Aim 1: Collect every row below that contains the string "aspen", copying each one in full.

Excerpted text:
# Front Left Dipped Bean Not Working



## 2xWhammie (Jan 12, 2010)

I posted this issue up in the MKV forum (Topic: PaDiddle) but I thought it might do better here. I received the "Front Left Dipped Beam Not Working" message on my MFD and the headlight warning-indicator as well. The situation had been this, when the car was turned on and I flipped the switch, the lights went on. But when I hit that first bump in the road, the left low beam went off and the aforementioned message flashed. If i stopped and restarted, the light would go on and auto-level if necessary. As of late, the light stays off, but the message still appears on the MFD. 
I checked the connections but didn't find anything unusual. I am suspecting the bulb, but the high beam is also not working. Correct me if I am wrong, but are the low and high beams the same bulb? Dealer quotes on a replacement bulb left me gagging. References to the archives came up with "Front Left Dipped Beam Defective" with possible solutions offered, but none confirmed. 
Anyone else out these with this problem? Are the low and high beam bulbs two separate units or just one?


----------



## GT17V (Aug 7, 2001)

you have bixenons. so technically the way it is setup from the factory, it is the projector that handles both low & high beam.
buy a pair of new Philips bulbs from: http://www.theretrofitsource.com for about $100.


_Modified by GT17V at 11:08 PM 1-25-2010_


----------

Aim 2: Reproduce the headlight forum thread above verbatim between "I checked the" and "low & high beam.", inclusive.

Data entries:
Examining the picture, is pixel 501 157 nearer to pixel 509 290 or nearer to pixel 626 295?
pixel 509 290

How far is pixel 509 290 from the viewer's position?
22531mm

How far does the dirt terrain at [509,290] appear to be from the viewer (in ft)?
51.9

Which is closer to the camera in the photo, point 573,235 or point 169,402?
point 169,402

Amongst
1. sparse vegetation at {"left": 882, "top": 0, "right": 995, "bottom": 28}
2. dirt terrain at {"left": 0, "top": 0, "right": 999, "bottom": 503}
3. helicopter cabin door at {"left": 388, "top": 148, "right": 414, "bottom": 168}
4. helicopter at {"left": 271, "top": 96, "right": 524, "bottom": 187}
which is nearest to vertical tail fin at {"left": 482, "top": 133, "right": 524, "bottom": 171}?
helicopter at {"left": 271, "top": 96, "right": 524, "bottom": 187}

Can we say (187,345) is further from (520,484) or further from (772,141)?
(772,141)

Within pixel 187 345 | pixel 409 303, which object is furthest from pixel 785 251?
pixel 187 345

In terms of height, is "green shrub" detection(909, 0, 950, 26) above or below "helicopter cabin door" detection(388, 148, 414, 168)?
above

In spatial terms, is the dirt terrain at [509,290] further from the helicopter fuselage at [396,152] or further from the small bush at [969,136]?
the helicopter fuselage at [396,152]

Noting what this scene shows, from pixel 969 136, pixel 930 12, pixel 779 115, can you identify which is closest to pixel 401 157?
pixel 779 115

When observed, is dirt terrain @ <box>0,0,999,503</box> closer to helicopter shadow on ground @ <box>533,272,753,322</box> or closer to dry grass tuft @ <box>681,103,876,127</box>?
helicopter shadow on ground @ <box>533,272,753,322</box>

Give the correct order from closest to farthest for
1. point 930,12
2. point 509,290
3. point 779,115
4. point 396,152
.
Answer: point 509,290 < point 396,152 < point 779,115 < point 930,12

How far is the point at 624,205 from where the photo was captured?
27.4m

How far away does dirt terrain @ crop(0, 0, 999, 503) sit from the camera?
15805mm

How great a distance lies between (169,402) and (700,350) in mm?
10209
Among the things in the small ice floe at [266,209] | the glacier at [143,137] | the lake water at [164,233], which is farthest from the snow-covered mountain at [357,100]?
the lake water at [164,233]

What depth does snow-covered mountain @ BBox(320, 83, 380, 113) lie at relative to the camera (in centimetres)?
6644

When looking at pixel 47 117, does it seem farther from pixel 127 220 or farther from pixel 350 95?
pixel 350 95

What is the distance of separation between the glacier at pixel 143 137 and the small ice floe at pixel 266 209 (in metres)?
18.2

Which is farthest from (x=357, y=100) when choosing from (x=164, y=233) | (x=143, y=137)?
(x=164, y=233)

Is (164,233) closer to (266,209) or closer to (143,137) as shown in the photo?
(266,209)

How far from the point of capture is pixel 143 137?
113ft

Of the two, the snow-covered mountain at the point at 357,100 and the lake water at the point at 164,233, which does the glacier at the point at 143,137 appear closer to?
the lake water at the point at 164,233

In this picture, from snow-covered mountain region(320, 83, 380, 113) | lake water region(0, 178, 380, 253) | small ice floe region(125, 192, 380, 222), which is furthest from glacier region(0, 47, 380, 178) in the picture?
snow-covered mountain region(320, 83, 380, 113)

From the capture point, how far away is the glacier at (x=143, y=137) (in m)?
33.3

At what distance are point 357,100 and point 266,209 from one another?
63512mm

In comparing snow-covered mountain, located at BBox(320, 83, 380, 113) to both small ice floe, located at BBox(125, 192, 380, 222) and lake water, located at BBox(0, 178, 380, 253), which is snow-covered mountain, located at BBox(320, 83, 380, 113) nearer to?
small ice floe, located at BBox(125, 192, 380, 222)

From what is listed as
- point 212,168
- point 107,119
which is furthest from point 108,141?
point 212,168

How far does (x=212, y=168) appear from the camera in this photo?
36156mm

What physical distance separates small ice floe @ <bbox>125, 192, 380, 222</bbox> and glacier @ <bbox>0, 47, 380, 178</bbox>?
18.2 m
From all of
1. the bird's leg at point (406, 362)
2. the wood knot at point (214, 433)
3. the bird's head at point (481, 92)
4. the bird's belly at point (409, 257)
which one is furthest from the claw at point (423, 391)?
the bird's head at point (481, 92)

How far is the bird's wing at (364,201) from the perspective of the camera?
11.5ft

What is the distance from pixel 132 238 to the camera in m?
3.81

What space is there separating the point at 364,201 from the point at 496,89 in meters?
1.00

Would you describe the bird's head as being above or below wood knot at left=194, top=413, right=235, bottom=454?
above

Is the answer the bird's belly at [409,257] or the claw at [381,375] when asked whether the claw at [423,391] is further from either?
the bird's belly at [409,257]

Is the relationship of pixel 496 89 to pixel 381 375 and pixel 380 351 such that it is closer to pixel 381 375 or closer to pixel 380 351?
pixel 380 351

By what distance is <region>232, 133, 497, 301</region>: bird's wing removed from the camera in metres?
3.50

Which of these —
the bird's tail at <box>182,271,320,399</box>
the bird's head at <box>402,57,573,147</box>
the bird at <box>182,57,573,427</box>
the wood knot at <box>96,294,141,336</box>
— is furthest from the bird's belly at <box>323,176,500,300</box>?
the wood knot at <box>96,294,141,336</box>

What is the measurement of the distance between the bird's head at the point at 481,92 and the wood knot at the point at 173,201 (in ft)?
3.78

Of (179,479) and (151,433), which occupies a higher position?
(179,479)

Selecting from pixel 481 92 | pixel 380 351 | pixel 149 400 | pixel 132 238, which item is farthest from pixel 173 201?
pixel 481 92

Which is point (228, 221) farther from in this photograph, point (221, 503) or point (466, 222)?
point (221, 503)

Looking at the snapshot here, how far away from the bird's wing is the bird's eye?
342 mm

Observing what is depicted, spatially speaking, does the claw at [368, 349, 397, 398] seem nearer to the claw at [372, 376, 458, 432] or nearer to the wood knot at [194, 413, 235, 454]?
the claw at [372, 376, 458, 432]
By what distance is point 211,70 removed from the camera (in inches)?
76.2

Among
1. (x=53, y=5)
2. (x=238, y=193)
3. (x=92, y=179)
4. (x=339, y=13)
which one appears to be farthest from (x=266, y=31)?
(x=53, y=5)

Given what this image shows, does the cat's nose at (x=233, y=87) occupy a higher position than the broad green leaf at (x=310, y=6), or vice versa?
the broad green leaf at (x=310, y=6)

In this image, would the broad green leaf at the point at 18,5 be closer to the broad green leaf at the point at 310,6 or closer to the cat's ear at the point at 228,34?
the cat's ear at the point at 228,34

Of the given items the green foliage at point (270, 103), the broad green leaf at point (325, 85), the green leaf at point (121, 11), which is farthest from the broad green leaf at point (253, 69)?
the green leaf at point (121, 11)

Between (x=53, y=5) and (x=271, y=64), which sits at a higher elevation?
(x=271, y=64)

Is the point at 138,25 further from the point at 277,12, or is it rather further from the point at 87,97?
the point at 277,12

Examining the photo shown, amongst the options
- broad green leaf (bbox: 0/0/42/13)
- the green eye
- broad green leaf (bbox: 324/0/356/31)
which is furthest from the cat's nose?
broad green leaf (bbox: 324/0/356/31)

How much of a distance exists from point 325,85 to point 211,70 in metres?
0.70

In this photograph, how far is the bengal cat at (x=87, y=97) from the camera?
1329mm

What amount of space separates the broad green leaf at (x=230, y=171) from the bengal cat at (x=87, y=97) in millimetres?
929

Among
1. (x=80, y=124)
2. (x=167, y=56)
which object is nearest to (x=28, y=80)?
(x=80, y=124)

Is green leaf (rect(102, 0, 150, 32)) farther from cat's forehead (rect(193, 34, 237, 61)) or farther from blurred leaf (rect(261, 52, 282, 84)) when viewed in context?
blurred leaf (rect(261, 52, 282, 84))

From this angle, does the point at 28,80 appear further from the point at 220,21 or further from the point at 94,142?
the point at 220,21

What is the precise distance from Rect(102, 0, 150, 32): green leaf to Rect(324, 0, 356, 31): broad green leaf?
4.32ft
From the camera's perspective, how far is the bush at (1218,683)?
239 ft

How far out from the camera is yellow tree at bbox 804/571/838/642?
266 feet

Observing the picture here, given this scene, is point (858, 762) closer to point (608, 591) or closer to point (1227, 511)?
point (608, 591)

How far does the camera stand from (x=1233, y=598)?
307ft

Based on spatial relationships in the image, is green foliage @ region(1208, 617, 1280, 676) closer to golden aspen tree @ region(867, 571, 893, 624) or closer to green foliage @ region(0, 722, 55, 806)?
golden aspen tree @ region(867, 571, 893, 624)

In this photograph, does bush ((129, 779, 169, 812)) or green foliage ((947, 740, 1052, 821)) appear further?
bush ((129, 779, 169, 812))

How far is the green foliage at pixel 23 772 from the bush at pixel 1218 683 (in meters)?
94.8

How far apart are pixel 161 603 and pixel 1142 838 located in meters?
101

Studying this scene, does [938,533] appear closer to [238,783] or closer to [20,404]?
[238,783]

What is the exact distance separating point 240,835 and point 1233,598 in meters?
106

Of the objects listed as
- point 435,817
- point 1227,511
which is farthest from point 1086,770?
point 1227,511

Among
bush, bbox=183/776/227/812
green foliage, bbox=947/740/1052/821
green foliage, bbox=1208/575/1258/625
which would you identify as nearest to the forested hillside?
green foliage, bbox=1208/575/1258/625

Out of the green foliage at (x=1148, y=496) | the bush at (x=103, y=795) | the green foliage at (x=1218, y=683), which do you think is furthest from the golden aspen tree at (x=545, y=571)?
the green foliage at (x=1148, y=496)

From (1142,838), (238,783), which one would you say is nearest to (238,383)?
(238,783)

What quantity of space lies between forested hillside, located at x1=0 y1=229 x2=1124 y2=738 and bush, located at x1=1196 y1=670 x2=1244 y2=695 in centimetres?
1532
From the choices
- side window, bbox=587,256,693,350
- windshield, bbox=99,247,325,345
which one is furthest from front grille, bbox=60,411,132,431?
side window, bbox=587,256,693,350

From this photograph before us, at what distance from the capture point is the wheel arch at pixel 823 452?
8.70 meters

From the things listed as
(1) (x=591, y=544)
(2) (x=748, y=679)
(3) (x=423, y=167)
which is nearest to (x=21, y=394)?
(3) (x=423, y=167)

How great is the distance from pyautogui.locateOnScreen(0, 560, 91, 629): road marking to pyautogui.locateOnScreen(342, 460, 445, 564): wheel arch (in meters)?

Exercise output 1:
Based on spatial relationships in the image, is green foliage @ region(1208, 617, 1280, 676) closer to golden aspen tree @ region(867, 571, 893, 624) or closer to green foliage @ region(0, 722, 55, 806)?
golden aspen tree @ region(867, 571, 893, 624)
Out of the green foliage at (x=1148, y=496) | the bush at (x=103, y=795) | the green foliage at (x=1218, y=683), which do you think is furthest from the golden aspen tree at (x=545, y=571)?

Exercise output 2:
I checked the connections but didn't find anything unusual. I am suspecting the bulb, but the high beam is also not working. Correct me if I am wrong, but are the low and high beams the same bulb? Dealer quotes on a replacement bulb left me gagging. References to the archives came up with "Front Left Dipped Beam Defective" with possible solutions offered, but none confirmed. 
Anyone else out these with this problem? Are the low and high beam bulbs two separate units or just one?


----------



## GT17V (Aug 7, 2001)

you have bixenons. so technically the way it is setup from the factory, it is the projector that handles both low & high beam.